Alas, after the final diagnosis and a spiraling effect of incomprehensible pain and suffering, I headed to the operating room.  Luckily, I had a brilliant, skilled and compassionate neurosurgeon, a guy who I will forever be grateful to for carrying me through the rain so I could stand in front of the rainbow again.  I also wouldn’t have made it through the harrowing tunnel without the unwavering support of my friends and family, especially my husband, who briefly earned the knickname Mr.
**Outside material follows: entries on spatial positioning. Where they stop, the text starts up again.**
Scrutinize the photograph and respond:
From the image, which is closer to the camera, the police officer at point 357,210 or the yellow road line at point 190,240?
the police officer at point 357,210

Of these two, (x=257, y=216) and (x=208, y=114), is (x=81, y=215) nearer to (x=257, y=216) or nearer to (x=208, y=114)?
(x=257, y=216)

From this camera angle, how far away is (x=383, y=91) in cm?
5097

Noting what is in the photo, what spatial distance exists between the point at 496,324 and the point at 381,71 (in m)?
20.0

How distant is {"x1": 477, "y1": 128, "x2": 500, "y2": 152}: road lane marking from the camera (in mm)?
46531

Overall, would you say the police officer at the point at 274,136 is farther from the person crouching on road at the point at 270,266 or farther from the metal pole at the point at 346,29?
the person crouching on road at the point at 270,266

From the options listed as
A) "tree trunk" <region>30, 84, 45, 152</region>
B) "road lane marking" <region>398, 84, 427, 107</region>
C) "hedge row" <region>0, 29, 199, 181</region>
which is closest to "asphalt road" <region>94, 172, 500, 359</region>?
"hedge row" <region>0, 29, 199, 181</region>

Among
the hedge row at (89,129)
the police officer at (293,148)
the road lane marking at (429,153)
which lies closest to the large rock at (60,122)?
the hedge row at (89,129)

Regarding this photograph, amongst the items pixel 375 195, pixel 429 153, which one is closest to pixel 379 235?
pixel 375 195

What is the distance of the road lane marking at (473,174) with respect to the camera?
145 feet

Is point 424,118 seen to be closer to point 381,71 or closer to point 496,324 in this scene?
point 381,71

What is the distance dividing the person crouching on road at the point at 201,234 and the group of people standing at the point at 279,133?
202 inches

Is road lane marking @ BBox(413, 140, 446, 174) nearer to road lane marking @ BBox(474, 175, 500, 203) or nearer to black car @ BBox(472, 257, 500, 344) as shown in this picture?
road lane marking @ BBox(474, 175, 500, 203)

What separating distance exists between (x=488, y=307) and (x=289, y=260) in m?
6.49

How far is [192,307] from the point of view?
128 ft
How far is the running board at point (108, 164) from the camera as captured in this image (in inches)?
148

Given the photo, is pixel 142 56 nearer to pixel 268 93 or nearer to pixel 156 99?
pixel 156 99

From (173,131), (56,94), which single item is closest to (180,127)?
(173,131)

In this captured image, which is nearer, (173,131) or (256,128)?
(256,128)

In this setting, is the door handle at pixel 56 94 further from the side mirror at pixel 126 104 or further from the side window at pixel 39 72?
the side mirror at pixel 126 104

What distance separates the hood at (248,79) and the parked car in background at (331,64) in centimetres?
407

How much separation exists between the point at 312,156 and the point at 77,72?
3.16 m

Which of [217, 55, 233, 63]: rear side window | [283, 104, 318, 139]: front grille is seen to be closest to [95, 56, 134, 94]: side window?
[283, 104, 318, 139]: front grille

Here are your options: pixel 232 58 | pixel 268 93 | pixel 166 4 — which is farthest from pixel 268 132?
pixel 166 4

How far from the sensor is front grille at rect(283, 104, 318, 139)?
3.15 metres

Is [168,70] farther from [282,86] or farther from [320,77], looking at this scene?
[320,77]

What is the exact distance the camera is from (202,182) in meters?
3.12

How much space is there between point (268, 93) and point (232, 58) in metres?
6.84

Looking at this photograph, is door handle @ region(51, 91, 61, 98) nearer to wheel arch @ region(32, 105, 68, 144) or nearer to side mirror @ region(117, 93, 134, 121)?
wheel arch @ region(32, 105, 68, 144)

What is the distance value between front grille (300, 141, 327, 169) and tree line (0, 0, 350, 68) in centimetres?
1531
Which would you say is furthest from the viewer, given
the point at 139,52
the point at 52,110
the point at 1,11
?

Mom.  While I was out of commission, our daughter ate breadsticks for breakfast and learned how to do her own laundry, both of which turned out to be a good thing.

I’m Okay, You’re Okay

It’s been a 6 weeks since my new hardware was installed…a three-inch metal plate and six screws.  Let me tell you…surgery sucks.  Plain and simple.  Especially when your throat gets sliced open.  I won’t go into the gory details of the hazardous road to healing, but I will say that I’ve accepted my fate and the evidence of my fate, which happens to be a small scar on the front of my neck.  Strangely enough, I kind of like it.  It represents my own red badge of courage.  I just hope that the battles are over and the war is won.  I really don’t want to return to the horror of that dark and painful existence.  I’ve read the literature and listened to the potential negative effects that could happen down the road.  “Additional deterioration, possible surgical intervention at later stages in life”….. blah, blah, blah.  I’m choosing to bask in the glory that I cleared this major hurdle without residual pain, landing on my own two feet, with my toes wiggling.

I’m here, and here to stay, for whatever good in my life there is still to be made.



Better Days Ahead

While I was sitting in the waiting room at the neurosurgeon’s office for my post op appointment, I noticed two people in wheelchairs, one in a restrictive neck brace, and overheard another woman pleading at the check-in counter to see a doctor immediately because she had recently been diagnosed with a brain tumor.  I immediately sent my husband an S.O.S. text: “please come rescue me from this god awful place, I’m so grief-stricken seeing all these patients suffer”.  His response was, “those same patients were at the doctor’s office at each visit before your surgery….you just didn’t see them because you were in so much pain”.  I can’t forget that I am one of those patients too.  And I don’t know if I am a lucky one, but it sure feels like it.

So taking the road less traveled seems to be on the higher end of averages for me.  I’m okay with that.  Hidden in the dark forest are individual trees, with reflections of light and love and new beginnings.  With reading glasses in hand, it’s merely a matter of opening my eyes to see them.  How many people can say they can be found underground a million years from now by a metal detector?  As far as rare things go, it’s pretty cool actually.